Às vezes, os planetas aparecem onde você menos espera – como nos dados do telescópio espacial Kepler, que já haviam sido analisados. É lá que os astrônomos encontraram um tesouro – 18 exoplanetas do tamanho da Terra, incluindo um que pode ser habitável.

O maior tem pouco mais que o dobro do tamanho da Terra. O menor, cerca de 69% do tamanho da Terra. Eles são tão pequenos que as pesquisas anteriores sentiam falta deles, mas uma nova técnica os trouxe para nossa visão. E isso poderia nos ajudar a encontrar os planetas perdidos na galáxia.

No momento em que esta matéria está sendo escrita, as missões de caça-planetas em todo o mundo confirmaram a existência de 3.970 exoplanetas. A maioria deles é enorme. Cerca de 96% são significativamente maiores que a Terra, e maioria estão na categoria gigante de gás, como Netuno, Saturno ou Júpiter.

Mas se usarmos o nosso próprio Sistema Solar como base, deve haver planetas muito mais rochosos, semelhantes à Terra, por aí. Nós temos quatro – Terra, Vênus, Mercúrio e Marte. Isso é metade dos planetas do Sistema Solar (nem mesmo incluindo planetas anões como Plutão, Haumea e Ceres). Então, os cientistas acreditam que deveria haver mais planetas rochosos por aí – mas acredita-se que o limite superior de tamanho para um planeta rochoso seja cerca de duas vezes o diâmetro da Terra. Os algoritmos de busca usados ​​para analisar os dados do Kepler simplesmente não são sensíveis o suficiente para detectar planetas pequenos como esses.

Queda observada na luz de uma estrela. (Créditos: NASA/SDO)

Tudo tem a ver com a maneira como o Kepler detecta planetas. Ele usa algo chamado método de trânsito, procurando por variações leves na luz de uma estrela enquanto um planeta passa entre ela e nós. Os algoritmos usados ​​para selecionar esses dados geralmente tentam detectar quedas repentinas e claras, e isso é bom para planetas maiores, mas não é necessariamente assim que funcionaria para planetas menores e rochosos.

Para planetas maiores, a queda que produz – a curva de luz – é bastante óbvia, mesmo que o algoritmo esteja procurando uma queda súbita. Mas os trânsitos de planetas menores são difíceis de diferenciar das flutuações normais nos níveis de luz de uma estrela, mesmo nos melhores momentos.

Então, a equipe decidiu ver o que aconteceria se eles usassem um algoritmo em busca de uma curva de luz mais gradual. Eles então aplicaram isto às 517 estrelas identificadas pela missão K2 Kepler com um ou mais planetas em trânsito. E é aí que eles encontraram os 18 planetas.

A maioria deles, infelizmente para a busca por mundos habitáveis, estava orbitando muito perto de suas estrelas, e provavelmente teria temperaturas superficiais superiores a 100 °C. A única exceção foi o chamado EPIC 201238110.02, em órbita de uma anã vermelha. Sua distância a colocou dentro da zona habitável da sua estrela – não muito quente, nem muito frio, mas apenas adequada para a água líquida na superfície, um dos pré-requisitos para a vida como a conhecemos.

Nós já encontramos planetas como este antes, é claro – muitas vezes orbitando estrelas anãs vermelhas, que apresentam seu próprio conjunto de problemas. Um dos principais, claro, é que elas geralmente expelem muita radiação e poderia ser bastante mortal para a vida em planetas próximos.

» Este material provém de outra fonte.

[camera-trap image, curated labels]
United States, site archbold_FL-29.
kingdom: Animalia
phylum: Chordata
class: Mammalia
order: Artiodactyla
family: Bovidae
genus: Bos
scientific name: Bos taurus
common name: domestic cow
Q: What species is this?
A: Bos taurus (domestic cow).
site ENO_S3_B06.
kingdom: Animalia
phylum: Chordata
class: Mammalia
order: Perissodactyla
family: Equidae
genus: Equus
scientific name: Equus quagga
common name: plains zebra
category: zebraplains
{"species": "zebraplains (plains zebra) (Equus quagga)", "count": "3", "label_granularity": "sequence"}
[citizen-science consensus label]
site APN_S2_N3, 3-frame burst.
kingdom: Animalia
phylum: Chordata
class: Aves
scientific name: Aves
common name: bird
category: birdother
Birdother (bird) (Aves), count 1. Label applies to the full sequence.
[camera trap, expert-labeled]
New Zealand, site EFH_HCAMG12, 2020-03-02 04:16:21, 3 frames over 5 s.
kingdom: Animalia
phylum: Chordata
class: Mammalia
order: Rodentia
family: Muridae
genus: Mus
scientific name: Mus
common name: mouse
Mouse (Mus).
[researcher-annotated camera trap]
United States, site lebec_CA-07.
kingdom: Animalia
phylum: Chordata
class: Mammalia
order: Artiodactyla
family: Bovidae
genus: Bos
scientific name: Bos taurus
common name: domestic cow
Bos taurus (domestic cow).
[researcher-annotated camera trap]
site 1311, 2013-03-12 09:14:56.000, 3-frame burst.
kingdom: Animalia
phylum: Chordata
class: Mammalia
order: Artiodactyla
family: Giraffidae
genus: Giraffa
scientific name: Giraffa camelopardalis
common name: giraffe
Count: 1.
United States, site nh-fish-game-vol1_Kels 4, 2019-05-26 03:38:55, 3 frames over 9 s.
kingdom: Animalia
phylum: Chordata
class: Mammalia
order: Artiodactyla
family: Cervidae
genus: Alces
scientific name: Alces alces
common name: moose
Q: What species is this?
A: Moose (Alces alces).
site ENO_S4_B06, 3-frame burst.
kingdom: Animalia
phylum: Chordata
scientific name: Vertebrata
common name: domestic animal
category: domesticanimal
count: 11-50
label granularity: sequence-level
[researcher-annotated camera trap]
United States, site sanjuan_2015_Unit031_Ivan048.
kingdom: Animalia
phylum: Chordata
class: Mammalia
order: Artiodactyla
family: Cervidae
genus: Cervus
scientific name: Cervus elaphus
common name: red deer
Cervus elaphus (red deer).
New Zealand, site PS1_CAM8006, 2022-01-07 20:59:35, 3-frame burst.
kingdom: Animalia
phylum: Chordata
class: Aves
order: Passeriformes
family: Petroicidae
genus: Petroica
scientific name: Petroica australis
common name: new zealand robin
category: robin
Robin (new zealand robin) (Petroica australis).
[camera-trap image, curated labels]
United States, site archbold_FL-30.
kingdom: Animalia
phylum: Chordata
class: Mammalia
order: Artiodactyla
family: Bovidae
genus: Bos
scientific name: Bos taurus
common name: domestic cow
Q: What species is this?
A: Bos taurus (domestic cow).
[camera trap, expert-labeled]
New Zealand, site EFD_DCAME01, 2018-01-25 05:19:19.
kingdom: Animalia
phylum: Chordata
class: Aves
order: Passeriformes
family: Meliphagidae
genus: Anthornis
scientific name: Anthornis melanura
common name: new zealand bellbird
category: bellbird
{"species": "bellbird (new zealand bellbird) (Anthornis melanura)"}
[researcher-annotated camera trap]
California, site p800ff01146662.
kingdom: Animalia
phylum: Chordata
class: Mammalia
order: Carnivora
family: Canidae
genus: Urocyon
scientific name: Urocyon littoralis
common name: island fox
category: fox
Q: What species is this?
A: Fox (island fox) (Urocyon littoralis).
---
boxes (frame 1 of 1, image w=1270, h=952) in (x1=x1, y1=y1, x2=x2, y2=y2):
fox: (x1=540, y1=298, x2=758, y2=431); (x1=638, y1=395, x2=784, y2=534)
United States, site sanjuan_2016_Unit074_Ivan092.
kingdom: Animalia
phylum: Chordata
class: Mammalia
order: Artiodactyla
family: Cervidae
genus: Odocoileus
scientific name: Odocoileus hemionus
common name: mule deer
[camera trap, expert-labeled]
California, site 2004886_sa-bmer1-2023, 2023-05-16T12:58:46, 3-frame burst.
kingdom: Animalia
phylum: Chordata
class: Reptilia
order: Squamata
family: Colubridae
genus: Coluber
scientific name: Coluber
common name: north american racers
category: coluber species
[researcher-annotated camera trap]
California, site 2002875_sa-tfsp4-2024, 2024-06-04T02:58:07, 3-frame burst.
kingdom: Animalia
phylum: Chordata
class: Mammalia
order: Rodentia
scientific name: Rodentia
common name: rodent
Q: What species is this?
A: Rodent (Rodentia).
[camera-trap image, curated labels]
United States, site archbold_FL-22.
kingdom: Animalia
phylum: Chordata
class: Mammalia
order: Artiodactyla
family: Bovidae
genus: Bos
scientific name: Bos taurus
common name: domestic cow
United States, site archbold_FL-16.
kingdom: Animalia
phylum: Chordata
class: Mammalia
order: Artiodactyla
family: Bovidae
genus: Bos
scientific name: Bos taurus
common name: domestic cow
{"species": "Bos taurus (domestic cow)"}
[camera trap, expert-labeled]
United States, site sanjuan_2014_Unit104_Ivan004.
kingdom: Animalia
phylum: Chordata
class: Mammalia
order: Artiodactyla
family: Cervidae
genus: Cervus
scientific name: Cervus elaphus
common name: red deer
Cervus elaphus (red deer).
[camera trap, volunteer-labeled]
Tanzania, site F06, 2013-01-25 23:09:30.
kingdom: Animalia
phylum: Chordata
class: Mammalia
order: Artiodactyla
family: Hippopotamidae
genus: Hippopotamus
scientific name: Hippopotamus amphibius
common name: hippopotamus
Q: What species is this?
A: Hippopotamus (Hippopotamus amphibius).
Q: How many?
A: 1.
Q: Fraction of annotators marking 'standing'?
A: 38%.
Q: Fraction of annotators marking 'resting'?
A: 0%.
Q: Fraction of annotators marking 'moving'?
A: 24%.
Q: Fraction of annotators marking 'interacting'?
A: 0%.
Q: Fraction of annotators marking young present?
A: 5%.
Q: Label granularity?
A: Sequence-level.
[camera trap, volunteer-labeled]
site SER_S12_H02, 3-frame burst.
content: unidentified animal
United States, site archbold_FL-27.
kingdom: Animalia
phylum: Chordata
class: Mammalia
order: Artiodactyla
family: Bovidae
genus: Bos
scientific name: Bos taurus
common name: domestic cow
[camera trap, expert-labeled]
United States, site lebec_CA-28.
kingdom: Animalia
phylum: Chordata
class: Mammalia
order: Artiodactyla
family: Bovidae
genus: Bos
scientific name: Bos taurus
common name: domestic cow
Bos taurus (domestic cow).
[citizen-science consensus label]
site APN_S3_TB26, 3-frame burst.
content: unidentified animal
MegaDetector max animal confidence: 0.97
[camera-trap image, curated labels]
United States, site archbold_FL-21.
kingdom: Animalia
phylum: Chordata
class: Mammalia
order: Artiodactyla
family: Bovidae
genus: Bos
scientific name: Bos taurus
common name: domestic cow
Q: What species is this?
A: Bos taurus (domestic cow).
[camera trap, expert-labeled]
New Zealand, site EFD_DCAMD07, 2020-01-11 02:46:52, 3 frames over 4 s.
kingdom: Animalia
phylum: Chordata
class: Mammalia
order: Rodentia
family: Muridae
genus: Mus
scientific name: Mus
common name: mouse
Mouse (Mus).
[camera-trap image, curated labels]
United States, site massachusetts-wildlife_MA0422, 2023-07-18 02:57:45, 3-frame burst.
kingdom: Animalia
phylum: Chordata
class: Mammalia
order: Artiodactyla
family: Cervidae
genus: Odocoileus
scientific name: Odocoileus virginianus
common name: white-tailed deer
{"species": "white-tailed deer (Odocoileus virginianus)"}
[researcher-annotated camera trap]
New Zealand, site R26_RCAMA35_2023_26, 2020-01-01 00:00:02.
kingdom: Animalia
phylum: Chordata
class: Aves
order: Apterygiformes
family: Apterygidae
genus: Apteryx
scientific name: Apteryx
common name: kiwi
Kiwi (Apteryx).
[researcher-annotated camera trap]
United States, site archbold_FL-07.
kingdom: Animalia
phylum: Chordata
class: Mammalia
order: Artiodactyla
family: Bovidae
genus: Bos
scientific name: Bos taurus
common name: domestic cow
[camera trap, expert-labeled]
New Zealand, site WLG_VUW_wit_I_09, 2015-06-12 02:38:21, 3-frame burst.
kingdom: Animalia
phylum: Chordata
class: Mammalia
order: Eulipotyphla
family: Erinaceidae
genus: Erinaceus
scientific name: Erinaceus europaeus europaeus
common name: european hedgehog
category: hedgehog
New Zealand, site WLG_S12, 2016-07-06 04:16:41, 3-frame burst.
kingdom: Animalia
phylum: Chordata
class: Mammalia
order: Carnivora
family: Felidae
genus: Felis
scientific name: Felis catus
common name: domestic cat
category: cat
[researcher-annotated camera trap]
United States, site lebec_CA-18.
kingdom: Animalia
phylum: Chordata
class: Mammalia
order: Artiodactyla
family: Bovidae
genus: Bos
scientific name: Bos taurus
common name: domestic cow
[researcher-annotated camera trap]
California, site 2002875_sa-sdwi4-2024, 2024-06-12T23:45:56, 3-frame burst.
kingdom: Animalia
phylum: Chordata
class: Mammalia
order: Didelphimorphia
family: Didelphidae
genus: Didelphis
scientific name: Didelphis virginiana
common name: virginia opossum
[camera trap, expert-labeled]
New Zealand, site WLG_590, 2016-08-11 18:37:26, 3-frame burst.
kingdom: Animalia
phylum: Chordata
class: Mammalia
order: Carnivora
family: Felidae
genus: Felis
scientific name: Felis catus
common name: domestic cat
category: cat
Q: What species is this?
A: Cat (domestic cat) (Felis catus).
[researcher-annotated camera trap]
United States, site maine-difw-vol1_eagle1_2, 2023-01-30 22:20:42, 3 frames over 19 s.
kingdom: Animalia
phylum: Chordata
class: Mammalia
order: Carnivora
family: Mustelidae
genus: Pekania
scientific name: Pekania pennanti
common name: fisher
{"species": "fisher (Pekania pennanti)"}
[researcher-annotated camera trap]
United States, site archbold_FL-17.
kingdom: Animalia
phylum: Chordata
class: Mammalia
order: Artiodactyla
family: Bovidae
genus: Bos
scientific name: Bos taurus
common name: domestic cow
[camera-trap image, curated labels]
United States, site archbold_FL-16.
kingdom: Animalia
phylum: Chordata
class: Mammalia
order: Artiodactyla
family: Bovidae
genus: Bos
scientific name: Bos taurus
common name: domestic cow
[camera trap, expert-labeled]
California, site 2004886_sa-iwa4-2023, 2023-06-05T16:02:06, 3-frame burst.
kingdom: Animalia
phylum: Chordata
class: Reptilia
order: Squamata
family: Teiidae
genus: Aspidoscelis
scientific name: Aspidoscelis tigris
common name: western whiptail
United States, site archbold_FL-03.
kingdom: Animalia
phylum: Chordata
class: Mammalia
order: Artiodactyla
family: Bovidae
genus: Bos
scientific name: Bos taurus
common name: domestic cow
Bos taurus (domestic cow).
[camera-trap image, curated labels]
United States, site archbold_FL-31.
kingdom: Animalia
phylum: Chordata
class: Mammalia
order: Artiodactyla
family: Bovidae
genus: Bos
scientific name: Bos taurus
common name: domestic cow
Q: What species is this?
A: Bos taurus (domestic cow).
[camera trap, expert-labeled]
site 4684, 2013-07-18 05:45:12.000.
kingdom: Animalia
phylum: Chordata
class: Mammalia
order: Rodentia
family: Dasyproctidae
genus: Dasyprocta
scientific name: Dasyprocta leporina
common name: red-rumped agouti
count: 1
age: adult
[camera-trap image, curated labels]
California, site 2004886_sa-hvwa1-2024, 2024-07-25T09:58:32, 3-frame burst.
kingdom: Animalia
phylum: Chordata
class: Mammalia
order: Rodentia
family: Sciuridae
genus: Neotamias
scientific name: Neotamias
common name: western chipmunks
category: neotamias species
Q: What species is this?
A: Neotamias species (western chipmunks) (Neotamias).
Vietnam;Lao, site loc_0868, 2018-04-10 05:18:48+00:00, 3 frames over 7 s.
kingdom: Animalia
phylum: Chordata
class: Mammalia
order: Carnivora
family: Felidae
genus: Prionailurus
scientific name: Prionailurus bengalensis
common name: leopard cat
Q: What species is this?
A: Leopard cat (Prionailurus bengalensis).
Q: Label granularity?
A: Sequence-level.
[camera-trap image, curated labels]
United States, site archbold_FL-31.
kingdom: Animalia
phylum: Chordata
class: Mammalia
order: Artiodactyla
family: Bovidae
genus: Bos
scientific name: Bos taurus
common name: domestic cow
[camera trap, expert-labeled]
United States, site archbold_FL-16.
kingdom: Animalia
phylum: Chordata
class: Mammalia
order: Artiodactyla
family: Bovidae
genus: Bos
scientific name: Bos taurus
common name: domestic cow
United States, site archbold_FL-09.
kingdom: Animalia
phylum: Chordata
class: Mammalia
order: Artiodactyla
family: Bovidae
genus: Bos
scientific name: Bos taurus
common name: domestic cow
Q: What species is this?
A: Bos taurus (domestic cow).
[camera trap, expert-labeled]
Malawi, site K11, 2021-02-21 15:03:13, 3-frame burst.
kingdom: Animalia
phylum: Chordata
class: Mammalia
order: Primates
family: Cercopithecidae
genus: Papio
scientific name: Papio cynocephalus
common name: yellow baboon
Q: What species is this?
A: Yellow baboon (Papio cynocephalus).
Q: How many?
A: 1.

Mas isso não é uma coisa certa. E a melhor maneira de descobrir é encontrar um monte de planetas do tamanho da Terra – o que é exatamente o que este novo algoritmo ajudará a alcançar. O arquivo do Kepler contém conjuntos de dados para centenas de milhares de estrelas. Não podemos esperar para ver o que está nos esperando por aí. [ScienceAlert]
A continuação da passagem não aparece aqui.